Requirement 1. In the passage on design defects, what does the duty to warn extend to?
Requirement 2. Carry on the passage on design defect law from its last sentence.

+++ Excerpt provided +++

In design defect cases, a product is considered defective only when “it is made according to an unreasonably dangerous design.” Estate of Bigham v. DaimlerChrysler Corp., 462 F.Supp.2d. 766, 771 (E.D.Ky. 2006) (quoting Jones v. Hutchison Mfg., Inc., 502 S.W.2d 66, 69 (Ky. 1973)); see also Montgomery Elevator Co. v. McCollough by McCollough, 676 S.W.2d 776, 780 (Ky. 1984) (plaintiff must prove the product was manufactured in “a defective condition unreasonably dangerous.”). Under the “unreasonably dangerous” analysis, the manufacturer is presumed to know the qualities, characteristics, and actual condition of his product at the time he sells it, and the question is whether the product creates “such a risk” of an accident of the general nature of the one in question “that an ordinarily prudent company engaged in the manufacture” of such a product “would not have put it on the market.” Id. (quoting Nichols v. Union Underwear Co., Inc., 602 S.W.2d 429, 433 (Ky. 1980)). . . . Because a warning can make a product reasonably safe, “a product may be unreasonably dangerous in design, unless accompanied by a warning that it should not be put to a certain use.” C & S Fuel, Inc v. Clark Equipment Co, 552 F.Supp. 340, 347 (E.D.Ky. 1982). “The duty to warn extends to the dangers likely to result from foreseeable misuse of a product.” Morales v. American Honda Motor Co, Inc., 71 F.3d 531, 537 (6th Cir. 1995).

+++ Extracted information +++

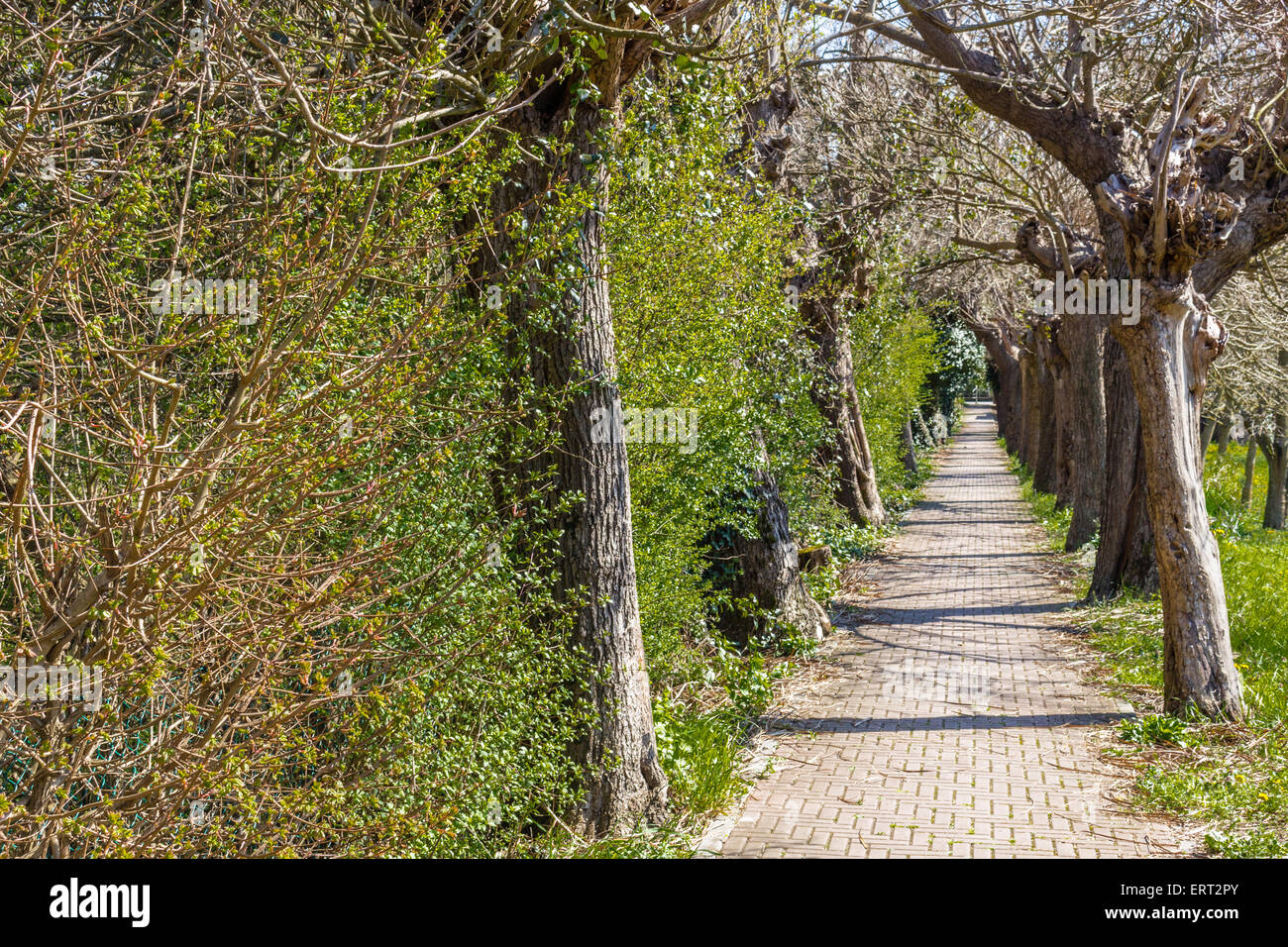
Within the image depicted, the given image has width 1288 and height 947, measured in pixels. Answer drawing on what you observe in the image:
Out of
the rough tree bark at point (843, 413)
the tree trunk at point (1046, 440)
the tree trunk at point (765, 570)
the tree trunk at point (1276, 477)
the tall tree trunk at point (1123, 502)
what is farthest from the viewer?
the tree trunk at point (1046, 440)

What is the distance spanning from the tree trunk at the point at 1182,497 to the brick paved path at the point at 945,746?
2.44 feet

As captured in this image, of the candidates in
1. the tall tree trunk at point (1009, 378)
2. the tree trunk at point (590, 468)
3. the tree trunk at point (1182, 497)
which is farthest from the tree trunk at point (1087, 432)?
the tall tree trunk at point (1009, 378)

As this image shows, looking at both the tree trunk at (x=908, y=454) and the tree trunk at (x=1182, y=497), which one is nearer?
the tree trunk at (x=1182, y=497)

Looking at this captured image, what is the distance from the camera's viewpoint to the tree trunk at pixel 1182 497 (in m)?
7.61

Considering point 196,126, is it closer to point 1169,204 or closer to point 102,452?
point 102,452

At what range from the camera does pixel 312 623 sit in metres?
3.66

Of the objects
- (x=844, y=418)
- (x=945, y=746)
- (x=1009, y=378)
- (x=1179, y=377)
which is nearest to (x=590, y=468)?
(x=945, y=746)

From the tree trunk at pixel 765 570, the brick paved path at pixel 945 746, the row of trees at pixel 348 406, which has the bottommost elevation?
the brick paved path at pixel 945 746

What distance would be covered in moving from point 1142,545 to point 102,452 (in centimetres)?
1057

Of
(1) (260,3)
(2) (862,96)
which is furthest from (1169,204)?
(2) (862,96)

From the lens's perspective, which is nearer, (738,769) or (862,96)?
(738,769)

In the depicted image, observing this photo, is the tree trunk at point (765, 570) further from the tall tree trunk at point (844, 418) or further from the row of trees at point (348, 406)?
the tall tree trunk at point (844, 418)

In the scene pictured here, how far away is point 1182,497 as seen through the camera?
25.7 ft

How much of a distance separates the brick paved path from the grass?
0.30 metres
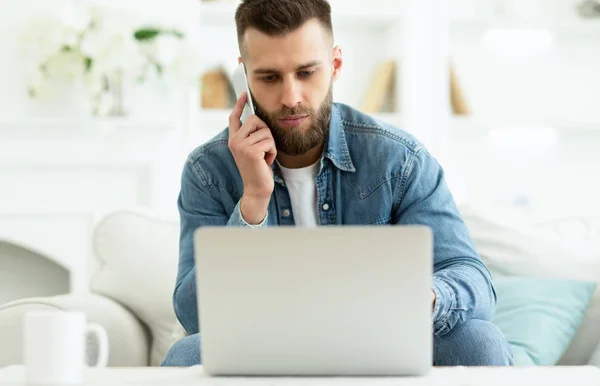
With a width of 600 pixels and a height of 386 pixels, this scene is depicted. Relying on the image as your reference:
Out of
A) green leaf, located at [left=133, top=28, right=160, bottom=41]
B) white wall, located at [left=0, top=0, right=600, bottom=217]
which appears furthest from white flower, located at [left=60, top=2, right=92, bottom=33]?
white wall, located at [left=0, top=0, right=600, bottom=217]

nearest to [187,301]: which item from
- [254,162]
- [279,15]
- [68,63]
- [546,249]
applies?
[254,162]

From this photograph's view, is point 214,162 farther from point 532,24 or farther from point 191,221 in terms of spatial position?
point 532,24

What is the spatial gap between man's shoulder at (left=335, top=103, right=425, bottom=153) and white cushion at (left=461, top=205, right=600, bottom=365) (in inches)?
18.0

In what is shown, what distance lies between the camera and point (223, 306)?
113cm

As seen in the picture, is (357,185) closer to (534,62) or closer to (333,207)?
(333,207)

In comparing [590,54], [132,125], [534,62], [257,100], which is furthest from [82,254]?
[590,54]

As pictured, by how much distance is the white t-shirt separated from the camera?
2.01m

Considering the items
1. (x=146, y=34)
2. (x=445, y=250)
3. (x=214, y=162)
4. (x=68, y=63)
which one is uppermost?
(x=146, y=34)

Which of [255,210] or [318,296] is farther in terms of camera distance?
[255,210]

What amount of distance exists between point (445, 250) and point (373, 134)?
1.13ft

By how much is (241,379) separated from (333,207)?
874 mm

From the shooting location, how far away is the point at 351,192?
1988mm

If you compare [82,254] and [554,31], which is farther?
[554,31]

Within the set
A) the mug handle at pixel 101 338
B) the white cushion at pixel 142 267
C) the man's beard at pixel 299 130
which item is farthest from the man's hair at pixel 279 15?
the mug handle at pixel 101 338
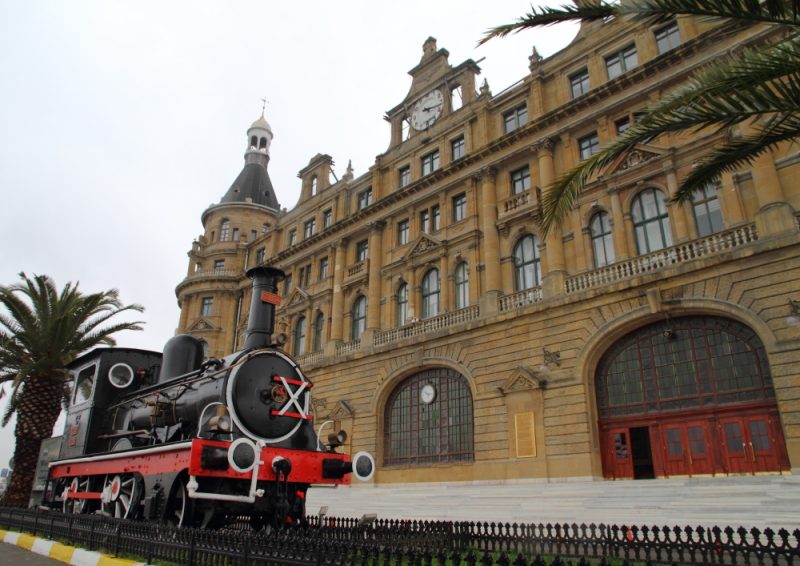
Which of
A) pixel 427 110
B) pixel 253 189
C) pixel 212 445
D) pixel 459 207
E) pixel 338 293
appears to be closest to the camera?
pixel 212 445

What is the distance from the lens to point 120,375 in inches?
587

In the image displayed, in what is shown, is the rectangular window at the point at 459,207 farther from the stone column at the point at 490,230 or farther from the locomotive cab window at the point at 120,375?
the locomotive cab window at the point at 120,375

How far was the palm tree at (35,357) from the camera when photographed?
18703mm

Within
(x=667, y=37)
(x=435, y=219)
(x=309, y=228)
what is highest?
(x=667, y=37)

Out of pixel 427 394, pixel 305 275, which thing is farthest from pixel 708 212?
pixel 305 275

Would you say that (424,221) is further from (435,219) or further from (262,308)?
(262,308)

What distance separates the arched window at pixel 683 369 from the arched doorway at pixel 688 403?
2 centimetres

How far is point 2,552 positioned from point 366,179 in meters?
22.2

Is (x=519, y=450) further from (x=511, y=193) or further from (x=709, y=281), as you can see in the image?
(x=511, y=193)

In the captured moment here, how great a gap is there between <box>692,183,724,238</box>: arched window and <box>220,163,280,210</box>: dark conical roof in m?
31.7

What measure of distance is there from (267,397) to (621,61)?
1783 centimetres

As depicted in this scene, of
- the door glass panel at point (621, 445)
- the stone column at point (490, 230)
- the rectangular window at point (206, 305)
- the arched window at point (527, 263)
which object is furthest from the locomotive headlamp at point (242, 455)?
the rectangular window at point (206, 305)

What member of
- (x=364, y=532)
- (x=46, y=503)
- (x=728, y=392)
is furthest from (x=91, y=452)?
(x=728, y=392)

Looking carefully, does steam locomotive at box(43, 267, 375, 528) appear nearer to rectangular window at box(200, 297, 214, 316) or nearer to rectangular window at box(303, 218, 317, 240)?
rectangular window at box(303, 218, 317, 240)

+++

Exercise answer 1. It extends to the dangers likely to result from foreseeable misuse of a product.

Exercise answer 2.
Jarrett v. Duro-Med Indus., No. CIV.A. 05-102-JBC, 2008 WL 89932 (E.D. Ky. Jan. 8, 2008) (Coffman, J.). “Under Kentucky law, a plaintiff has the burden of establishing causation in claims of negligence and strict liability” in a defective design action and “must produce evidence to justify a reasonable inference of probability rather than mere possibility that the alleged design defects were responsible for her injuries.” Id. (citing Stewart v. General Motors Corp., 222 F.Supp.2d 845, 848, 850 (W.D.Ky. 2002)).

         Under either a design or manufacturing defect theory, expert proof is necessary to show that the alleged defect was a substantial factor in causing the plaintiff's injury. Burgett v. Troy-Bilt LLC, 970 F.Supp.2d 676, 683 (E.D. Ky. 2013). Opinion testimony is required unless the internal workings of the product are within the common knowledge of the ordinary layperson. Stevens v. Keller Ladders, 1 Fed.Appx. 452, 458 (6th Cir. 2001). Opinion testimony is also required to support a plaintiff's “failure to warn” strict liability claim to provide a jury with some basis for apprising the adequacy of any warning. See West v. KKI, LLC, 300 S.W.3d 184, 196-97 (Ky. Ct. App. 2008).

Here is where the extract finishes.